- **Request**
Rewrite the records below, changing each "window with blinds" to "shuttered window" and keeping every other word as it is.

— Begin Dataset extract —

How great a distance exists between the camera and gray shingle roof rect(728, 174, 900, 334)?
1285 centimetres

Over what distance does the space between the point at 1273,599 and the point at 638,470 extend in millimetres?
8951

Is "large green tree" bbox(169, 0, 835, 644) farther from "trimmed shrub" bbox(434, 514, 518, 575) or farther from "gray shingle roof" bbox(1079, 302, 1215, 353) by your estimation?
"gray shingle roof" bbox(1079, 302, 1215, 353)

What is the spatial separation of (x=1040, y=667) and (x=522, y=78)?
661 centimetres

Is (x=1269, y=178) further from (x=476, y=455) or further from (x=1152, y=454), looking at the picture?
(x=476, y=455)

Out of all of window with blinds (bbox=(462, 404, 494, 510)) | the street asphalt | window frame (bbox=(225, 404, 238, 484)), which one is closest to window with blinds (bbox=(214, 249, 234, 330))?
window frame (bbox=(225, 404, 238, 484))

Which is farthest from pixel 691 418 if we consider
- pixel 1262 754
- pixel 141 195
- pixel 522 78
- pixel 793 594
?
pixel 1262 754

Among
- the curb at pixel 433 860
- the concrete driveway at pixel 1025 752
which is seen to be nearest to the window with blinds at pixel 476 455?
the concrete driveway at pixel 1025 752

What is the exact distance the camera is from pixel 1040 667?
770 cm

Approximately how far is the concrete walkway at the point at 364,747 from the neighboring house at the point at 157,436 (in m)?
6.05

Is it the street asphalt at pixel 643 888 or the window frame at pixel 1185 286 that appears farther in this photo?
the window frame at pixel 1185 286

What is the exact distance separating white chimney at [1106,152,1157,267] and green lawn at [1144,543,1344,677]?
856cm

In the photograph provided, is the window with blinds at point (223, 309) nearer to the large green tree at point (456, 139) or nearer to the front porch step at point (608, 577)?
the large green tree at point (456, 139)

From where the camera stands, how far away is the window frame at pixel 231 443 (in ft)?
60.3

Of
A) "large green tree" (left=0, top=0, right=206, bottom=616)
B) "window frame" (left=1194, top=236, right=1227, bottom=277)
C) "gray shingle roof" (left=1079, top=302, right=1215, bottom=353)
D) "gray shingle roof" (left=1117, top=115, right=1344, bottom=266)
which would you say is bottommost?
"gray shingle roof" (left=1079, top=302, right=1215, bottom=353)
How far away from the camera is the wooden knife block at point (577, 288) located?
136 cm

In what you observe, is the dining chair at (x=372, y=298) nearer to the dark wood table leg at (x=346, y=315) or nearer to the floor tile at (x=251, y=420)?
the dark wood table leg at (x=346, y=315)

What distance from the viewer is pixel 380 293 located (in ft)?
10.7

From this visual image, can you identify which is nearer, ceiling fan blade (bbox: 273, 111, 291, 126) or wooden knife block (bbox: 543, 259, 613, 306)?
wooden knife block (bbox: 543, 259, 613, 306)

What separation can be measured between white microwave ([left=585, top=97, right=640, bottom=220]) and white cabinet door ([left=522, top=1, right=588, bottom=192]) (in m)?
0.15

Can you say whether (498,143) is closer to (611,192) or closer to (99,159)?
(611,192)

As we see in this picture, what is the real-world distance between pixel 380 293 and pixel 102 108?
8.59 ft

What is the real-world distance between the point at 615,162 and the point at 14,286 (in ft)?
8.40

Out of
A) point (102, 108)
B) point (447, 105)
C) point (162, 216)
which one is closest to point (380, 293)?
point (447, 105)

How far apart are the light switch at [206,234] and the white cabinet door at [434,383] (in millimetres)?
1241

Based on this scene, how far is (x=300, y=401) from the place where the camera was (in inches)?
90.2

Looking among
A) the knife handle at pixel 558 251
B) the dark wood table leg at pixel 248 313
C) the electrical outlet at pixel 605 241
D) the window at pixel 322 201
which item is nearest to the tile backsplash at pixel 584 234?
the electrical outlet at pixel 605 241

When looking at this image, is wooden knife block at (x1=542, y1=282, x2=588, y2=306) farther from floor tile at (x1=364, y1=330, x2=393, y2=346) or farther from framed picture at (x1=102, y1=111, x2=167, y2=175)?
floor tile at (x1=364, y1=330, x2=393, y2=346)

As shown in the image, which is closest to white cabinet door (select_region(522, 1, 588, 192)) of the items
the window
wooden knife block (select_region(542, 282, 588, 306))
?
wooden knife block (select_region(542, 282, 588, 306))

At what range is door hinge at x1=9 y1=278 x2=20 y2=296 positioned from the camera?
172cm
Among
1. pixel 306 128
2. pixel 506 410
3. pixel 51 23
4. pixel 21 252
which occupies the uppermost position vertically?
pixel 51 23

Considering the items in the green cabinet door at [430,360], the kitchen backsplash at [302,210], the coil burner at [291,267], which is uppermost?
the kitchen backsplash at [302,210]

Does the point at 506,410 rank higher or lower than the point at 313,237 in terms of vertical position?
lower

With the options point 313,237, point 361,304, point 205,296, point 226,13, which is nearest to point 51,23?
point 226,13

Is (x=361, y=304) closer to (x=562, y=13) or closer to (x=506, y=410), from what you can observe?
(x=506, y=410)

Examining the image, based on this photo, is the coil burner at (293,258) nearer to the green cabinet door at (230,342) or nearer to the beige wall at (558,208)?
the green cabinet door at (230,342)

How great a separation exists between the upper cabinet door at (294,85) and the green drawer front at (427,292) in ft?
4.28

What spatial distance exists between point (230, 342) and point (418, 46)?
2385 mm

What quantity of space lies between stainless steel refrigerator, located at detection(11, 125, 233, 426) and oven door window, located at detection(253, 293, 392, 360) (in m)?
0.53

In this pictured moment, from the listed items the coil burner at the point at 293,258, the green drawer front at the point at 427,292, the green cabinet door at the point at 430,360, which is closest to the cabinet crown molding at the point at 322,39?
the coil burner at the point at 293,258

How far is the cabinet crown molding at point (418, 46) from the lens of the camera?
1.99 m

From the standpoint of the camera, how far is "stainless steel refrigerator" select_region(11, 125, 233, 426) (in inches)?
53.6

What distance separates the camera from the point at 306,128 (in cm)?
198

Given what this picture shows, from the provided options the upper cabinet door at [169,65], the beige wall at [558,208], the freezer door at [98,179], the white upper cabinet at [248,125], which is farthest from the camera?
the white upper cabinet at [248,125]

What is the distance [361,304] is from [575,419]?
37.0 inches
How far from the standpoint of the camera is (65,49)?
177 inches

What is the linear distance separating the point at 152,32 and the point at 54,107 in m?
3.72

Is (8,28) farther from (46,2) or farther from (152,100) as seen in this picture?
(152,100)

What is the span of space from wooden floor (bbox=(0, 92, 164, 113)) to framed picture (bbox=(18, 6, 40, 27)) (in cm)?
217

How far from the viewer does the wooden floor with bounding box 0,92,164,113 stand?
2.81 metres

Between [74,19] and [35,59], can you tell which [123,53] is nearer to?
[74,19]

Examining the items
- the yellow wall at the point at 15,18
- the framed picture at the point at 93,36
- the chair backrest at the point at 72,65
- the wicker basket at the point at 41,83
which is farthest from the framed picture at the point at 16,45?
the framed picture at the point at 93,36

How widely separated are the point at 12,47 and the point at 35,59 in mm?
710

— End Dataset extract —

- **Exercise result**
How great a distance exists between the camera and gray shingle roof rect(728, 174, 900, 334)?
1285 centimetres

Over what distance does the space between the point at 1273,599 and the point at 638,470 extend in millimetres?
8951

Is "large green tree" bbox(169, 0, 835, 644) farther from "trimmed shrub" bbox(434, 514, 518, 575) or farther from "gray shingle roof" bbox(1079, 302, 1215, 353) by your estimation?
"gray shingle roof" bbox(1079, 302, 1215, 353)

What is the spatial separation of (x=1040, y=667) and (x=522, y=78)?
661 centimetres

Is (x=1269, y=178) further from (x=476, y=455) or further from (x=1152, y=454), looking at the picture?
(x=476, y=455)

Out of all of shuttered window (bbox=(462, 404, 494, 510)) | the street asphalt | window frame (bbox=(225, 404, 238, 484)), which one is closest to shuttered window (bbox=(214, 249, 234, 330))?
window frame (bbox=(225, 404, 238, 484))

Which is farthest from pixel 691 418 if we consider
- pixel 1262 754
- pixel 141 195
- pixel 522 78
- pixel 793 594
?
pixel 1262 754

Among
- the curb at pixel 433 860
- the concrete driveway at pixel 1025 752
which is seen to be nearest to the shuttered window at pixel 476 455?
the concrete driveway at pixel 1025 752

What is the exact distance the camera is from pixel 1040 667?
770 cm

Approximately how far is the concrete walkway at the point at 364,747 from the neighboring house at the point at 157,436 (in m)?
6.05

Is it the street asphalt at pixel 643 888 or the window frame at pixel 1185 286 that appears farther in this photo?
the window frame at pixel 1185 286

What is the exact distance separating white chimney at [1106,152,1157,267] and green lawn at [1144,543,1344,677]?
856cm

In the photograph provided, is the shuttered window at point (223, 309) nearer to the large green tree at point (456, 139) or nearer to the front porch step at point (608, 577)?
the large green tree at point (456, 139)

From where the camera stands, how far away is the window frame at pixel 231 443 (in ft)?
60.3

Of
A) "large green tree" (left=0, top=0, right=206, bottom=616)
B) "window frame" (left=1194, top=236, right=1227, bottom=277)
C) "gray shingle roof" (left=1079, top=302, right=1215, bottom=353)
D) "gray shingle roof" (left=1117, top=115, right=1344, bottom=266)
which would you say is bottommost?
"gray shingle roof" (left=1079, top=302, right=1215, bottom=353)
How far away from the camera is the wooden knife block at point (577, 288) located?
136 cm

In what you observe, is the dining chair at (x=372, y=298) nearer to the dark wood table leg at (x=346, y=315) or nearer to the floor tile at (x=251, y=420)?
the dark wood table leg at (x=346, y=315)

What distance from the viewer is pixel 380 293 located (in ft)?
10.7

From this visual image, can you identify which is nearer, ceiling fan blade (bbox: 273, 111, 291, 126) or wooden knife block (bbox: 543, 259, 613, 306)?
wooden knife block (bbox: 543, 259, 613, 306)

What separation can be measured between white microwave ([left=585, top=97, right=640, bottom=220]) and white cabinet door ([left=522, top=1, right=588, bottom=192]) (in m)?
0.15

Can you say whether (498,143) is closer to (611,192) or closer to (99,159)?
(611,192)

As we see in this picture, what is the real-world distance between pixel 380 293 and pixel 102 108?
8.59 ft

What is the real-world distance between the point at 615,162 and the point at 14,286 (in ft)?
8.40

Out of
A) point (102, 108)
B) point (447, 105)
C) point (162, 216)
which one is closest to point (380, 293)?
point (447, 105)

How far apart are the light switch at [206,234] and the white cabinet door at [434,383] (in millimetres)?
1241

Based on this scene, how far is (x=300, y=401) from the place where the camera was (in inches)?
90.2

Looking among
A) the knife handle at pixel 558 251
B) the dark wood table leg at pixel 248 313
C) the electrical outlet at pixel 605 241
D) the window at pixel 322 201
which item is nearest to the tile backsplash at pixel 584 234?
the electrical outlet at pixel 605 241

When looking at this image, is wooden knife block at (x1=542, y1=282, x2=588, y2=306) farther from floor tile at (x1=364, y1=330, x2=393, y2=346) or farther from framed picture at (x1=102, y1=111, x2=167, y2=175)?
floor tile at (x1=364, y1=330, x2=393, y2=346)

As shown in the image, which is closest to white cabinet door (select_region(522, 1, 588, 192)) of the items
the window
wooden knife block (select_region(542, 282, 588, 306))
?
wooden knife block (select_region(542, 282, 588, 306))

At what range is door hinge at x1=9 y1=278 x2=20 y2=296 positioned from the camera?
172cm
Among
1. pixel 306 128
2. pixel 506 410
3. pixel 51 23
4. pixel 21 252
which occupies the uppermost position vertically?
pixel 51 23

Considering the items in the green cabinet door at [430,360], the kitchen backsplash at [302,210], the coil burner at [291,267], which is uppermost?
the kitchen backsplash at [302,210]

Does the point at 506,410 rank higher or lower than the point at 313,237 in terms of vertical position?
lower

With the options point 313,237, point 361,304, point 205,296, point 226,13, which is nearest to point 51,23?
point 226,13

Is (x=361, y=304) closer to (x=562, y=13) or closer to (x=506, y=410), from what you can observe?
(x=506, y=410)

Examining the image, based on this photo, is the coil burner at (293,258) nearer to the green cabinet door at (230,342) or nearer to the beige wall at (558,208)?
the green cabinet door at (230,342)

How great a separation exists between the upper cabinet door at (294,85) and the green drawer front at (427,292) in ft?
4.28

What spatial distance exists between point (230, 342) and point (418, 46)?
2385 mm

What quantity of space lies between stainless steel refrigerator, located at detection(11, 125, 233, 426) and oven door window, located at detection(253, 293, 392, 360) (in m)?
0.53

In this pictured moment, from the listed items the coil burner at the point at 293,258, the green drawer front at the point at 427,292, the green cabinet door at the point at 430,360, which is closest to the cabinet crown molding at the point at 322,39?
the coil burner at the point at 293,258

How far is the cabinet crown molding at point (418, 46) from the lens of the camera?
1.99 m

From the standpoint of the camera, how far is "stainless steel refrigerator" select_region(11, 125, 233, 426) (in inches)?
53.6

What distance separates the camera from the point at 306,128 (in cm)?
198

Given what this picture shows, from the provided options the upper cabinet door at [169,65], the beige wall at [558,208], the freezer door at [98,179], the white upper cabinet at [248,125], which is farthest from the camera?
the white upper cabinet at [248,125]

What is the distance [361,304] is from [575,419]?
37.0 inches
How far from the standpoint of the camera is (65,49)?
177 inches

What is the linear distance separating the point at 152,32 and the point at 54,107 in m?
3.72

Is (8,28) farther from (46,2) or farther from (152,100) as seen in this picture?
(152,100)

What is the span of space from wooden floor (bbox=(0, 92, 164, 113)) to framed picture (bbox=(18, 6, 40, 27)) (in cm)?
217

How far from the viewer does the wooden floor with bounding box 0,92,164,113 stand?
2.81 metres

Between [74,19] and [35,59], can you tell which [123,53] is nearer to?
[74,19]

Examining the items
- the yellow wall at the point at 15,18
- the framed picture at the point at 93,36
- the chair backrest at the point at 72,65
- the wicker basket at the point at 41,83
which is farthest from the framed picture at the point at 16,45?
the framed picture at the point at 93,36

How widely separated are the point at 12,47 and the point at 35,59 in mm?
710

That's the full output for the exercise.